Intel X25-M review
Verdict
Incredibly fast and silent too, but solid-state is still far too expensive for the mainstream.
Review Date: 27 Oct 2008
Reviewed By: Mike Jennings
Price when reviewed: (£520 inc VAT)
Solid-state drives are becoming a regular option for laptops and netbooks - one recent example being the Asus Eee PC S101. But to date there's been scant opportunity to buy one without a laptop attached.
Now Intel is launching a range of standalone consumer SSDs headed up by this 2.5in SATA unit, available in 80GB and 160GB models. There's also a 1.8in model, variations supporting IDE and USB and an X25-E model intended for server use.
SSDs can transfer data far more quickly than traditional platter-based drives, with seek times in particular seeing a dramatic improvement.
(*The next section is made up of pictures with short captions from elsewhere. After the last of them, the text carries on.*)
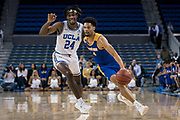 San Jose State Spartans guard Zach Chappell (4) drives past UCLA Bruins forward Jalen Hill (24) during an NCAA college basketball game, Sunday, Dec. 1, 2019, in Los Angeles. UCLA defeated San Jose State 93-64. (Jon Endow/Image of Sport)
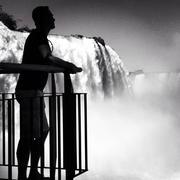 Brazil, Man looking at mighty waterfalls of Iguazu Stock Photos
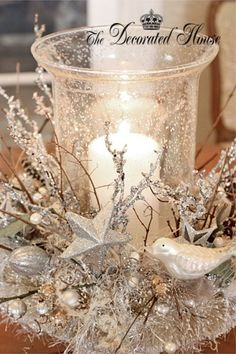 spray snow, sprigs, birds and candle light, shimmering country Christmas centerpiece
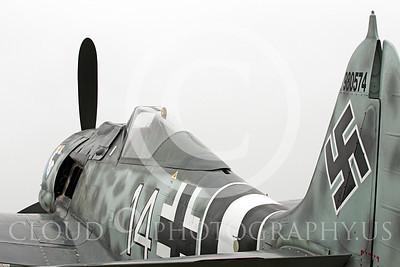 WB - Focke-Wulf Fw 190 00017 A static Focke-Wulf Fw 190 under an overcast sky, by Peter J Mancus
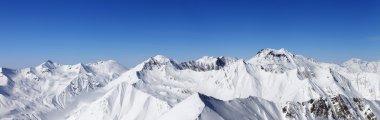 Panorama of snowy mountains. Caucasus Mountains, Georgia, view from ski resort Gudauri. stock vector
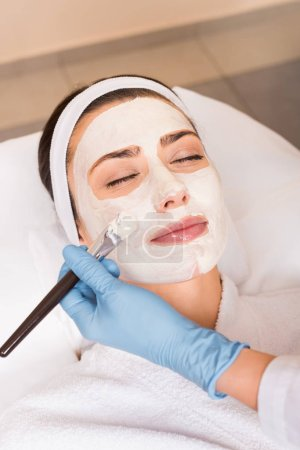 Photo for Beautician applying cosmetic mask to woman on face with cosmetic brush at beauty salon - Royalty Free Image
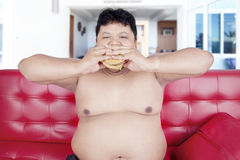 Overweight man eats burger on the couch. Image of hungry overweight person sitting on the sofa while eating burger with two hands at home Stock Images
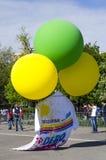Reusachtige die T-shirt door gekleurde ballons wordt opgeheven Stock Foto's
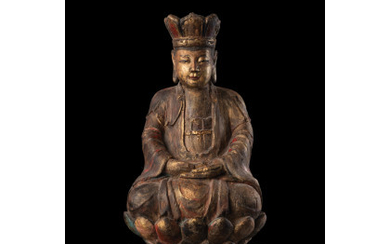 A carved wood seated Buddha, on stand (defects) China, Ming...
With no need to spin up or seek, the X25-M claims a read latency of just 85s. That's orders of magnitude faster than the 4ms of our A-Listed desktop drive, the 1TB Samsung Spinpoint FDT.
Sustained transfers are lightning-fast too: in our tests, the X25-M's ten-channel parallel architecture helped it achieve an average read speed of 226MB/s - nearly twice the Samsung's maximum 124MB/s. And while regular drives lose speed when files are fragmented or located at the outer edge of the platter, SSDs give you full speed all the time.
This makes a measurable difference in everyday use. Our test system, based on an Intel Core 2 Extreme QX9650, achieved a benchmark score of 1.65 with a 10,000 RPM Western Digital Raptor as its system drive. Switching to the SSD increased this to 1.80.
The elimination of moving parts brings other benefits too. The SSD is completely silent, and should be more reliable than a traditional drive. Intel promises a mean time between failures of 1.2 million hours, twice what Samsung claims for its Spinpoint range. Drives can be smaller too: Intel has stuck to standard form factors, but the 2.5in drive is just 6mm deep, 2mm thinner than platter-based drives.
As a final bonus, power consumption is tiny as well, with the X25-M drawing less than a Watt even under heavy use. Some mainstream desktop drives suck up as much as 9W.
The big catch is the price. The 80GB model - tiny by modern standards - costs a jaw-dropping £442. That's impossible for the average PC user to justify, and relegates the drive firmly to the realms of specialist applications.
But chip prices are always falling, and the X25-M is a hugely encouraging glimpse at the future of PC storage. Once prices reach mainstream levels, we'll be first in the queue.